Trecho fornecido:
■ ■ ■ ■ ■

Houve um tempo
em que se fazia política com base no chamado “fio do bigode”.
Composições eram construídas em torno de interesses comuns e seladas a
partir da confiança e de compromissos verbais. Havia negociação,
ganha-ganha e, desde que o mundo é mundo, corrupção. Mas existia também
uma espécie de código de honra e a palavra dos políticos ainda tinha
crédito na praça. Hoje, a regra é a venalidade e crédito passou a ser
apenas uma modalidade de pagamento em um amplo mercado de votos.
Diante
da ameaça do processo de impeachment, por exemplo, as forças governistas
assumiram abertamente a posição de compradoras. Instalaram um balcão em
um hotel brasiliense e fazem ofertas generosas (em cargos e verbas
oficiais) a quem se propuser a emprestar sua voz (ou seu silêncio) a
Dilma na votação do plenário da Câmara. A inovação do processo é a forma
de pagamento: como numa compra à vista com cartão, o governo quer levar
a mercadoria no ato e pagar apenas um mês depois. Foi a própria
presidente Dilma quem avisou. Mudanças no ministério e nomeações de
apoiadores só após a votação.

■ ■ ■ ■ ■

Dados guardados:
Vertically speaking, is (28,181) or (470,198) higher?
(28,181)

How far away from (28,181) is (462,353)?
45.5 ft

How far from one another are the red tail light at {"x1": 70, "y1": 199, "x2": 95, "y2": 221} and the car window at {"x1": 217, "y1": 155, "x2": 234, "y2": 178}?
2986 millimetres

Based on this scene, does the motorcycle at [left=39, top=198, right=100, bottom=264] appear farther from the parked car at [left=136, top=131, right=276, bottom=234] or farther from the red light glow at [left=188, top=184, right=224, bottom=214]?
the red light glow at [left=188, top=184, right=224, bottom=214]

■ ■ ■ ■ ■

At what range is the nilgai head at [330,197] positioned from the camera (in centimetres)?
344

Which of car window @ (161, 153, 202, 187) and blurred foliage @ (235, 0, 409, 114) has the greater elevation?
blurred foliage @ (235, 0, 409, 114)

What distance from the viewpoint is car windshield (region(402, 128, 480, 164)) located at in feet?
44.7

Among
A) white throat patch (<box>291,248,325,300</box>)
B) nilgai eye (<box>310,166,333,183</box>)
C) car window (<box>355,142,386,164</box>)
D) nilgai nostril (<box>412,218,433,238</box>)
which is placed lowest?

■ ■ ■ ■ ■

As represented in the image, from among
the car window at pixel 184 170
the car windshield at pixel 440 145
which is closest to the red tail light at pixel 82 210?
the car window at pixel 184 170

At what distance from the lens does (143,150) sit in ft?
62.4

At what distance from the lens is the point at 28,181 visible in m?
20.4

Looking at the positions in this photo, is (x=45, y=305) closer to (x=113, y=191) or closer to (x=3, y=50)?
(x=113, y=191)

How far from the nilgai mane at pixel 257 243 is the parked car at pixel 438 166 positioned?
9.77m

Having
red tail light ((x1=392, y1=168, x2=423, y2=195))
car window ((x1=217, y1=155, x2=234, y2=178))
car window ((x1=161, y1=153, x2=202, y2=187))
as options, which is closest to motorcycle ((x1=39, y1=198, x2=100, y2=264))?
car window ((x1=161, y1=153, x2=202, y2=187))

■ ■ ■ ■ ■

Tarefas a fazer:
1 > Segundo o trecho, onde as forças governistas instalaram um balcão?
2 > Copie do trecho, sem mudar nada, a parte que começa nas palavras "Composições eram construídas" e termina depois de "mercado de votos.".

Respostas das tarefas:
1 > Em um hotel brasiliense.

2 >
Composições eram construídas em torno de interesses comuns e seladas a
partir da confiança e de compromissos verbais. Havia negociação,
ganha-ganha e, desde que o mundo é mundo, corrupção. Mas existia também
uma espécie de código de honra e a palavra dos políticos ainda tinha
crédito na praça. Hoje, a regra é a venalidade e crédito passou a ser
apenas uma modalidade de pagamento em um amplo mercado de votos.